Exercise task: Please convert everything from the line containing "Of white crystal" down to the end of the material into a Markdown table with two columns, Row and Line, numbering each row and leaving out blank lines.

Records provided:
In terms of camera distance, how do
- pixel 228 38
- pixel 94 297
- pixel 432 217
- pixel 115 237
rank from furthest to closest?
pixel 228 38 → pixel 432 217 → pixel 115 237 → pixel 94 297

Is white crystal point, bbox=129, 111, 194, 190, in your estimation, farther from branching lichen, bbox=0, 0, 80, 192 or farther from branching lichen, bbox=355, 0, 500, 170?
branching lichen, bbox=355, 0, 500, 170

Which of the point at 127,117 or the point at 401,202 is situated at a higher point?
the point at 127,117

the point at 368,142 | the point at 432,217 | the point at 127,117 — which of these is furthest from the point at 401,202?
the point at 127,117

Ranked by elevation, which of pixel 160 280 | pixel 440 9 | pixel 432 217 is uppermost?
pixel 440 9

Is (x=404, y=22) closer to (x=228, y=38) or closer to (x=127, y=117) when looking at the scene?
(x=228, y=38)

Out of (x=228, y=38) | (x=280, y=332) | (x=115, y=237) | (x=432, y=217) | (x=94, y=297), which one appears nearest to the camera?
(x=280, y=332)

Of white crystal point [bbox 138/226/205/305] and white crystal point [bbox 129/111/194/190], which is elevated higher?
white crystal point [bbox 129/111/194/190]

Correct result:
| Row | Line |
|---|---|
| 1 | Of white crystal point [bbox 138/226/205/305] and white crystal point [bbox 129/111/194/190], which is elevated higher? |
| 2 | white crystal point [bbox 129/111/194/190] |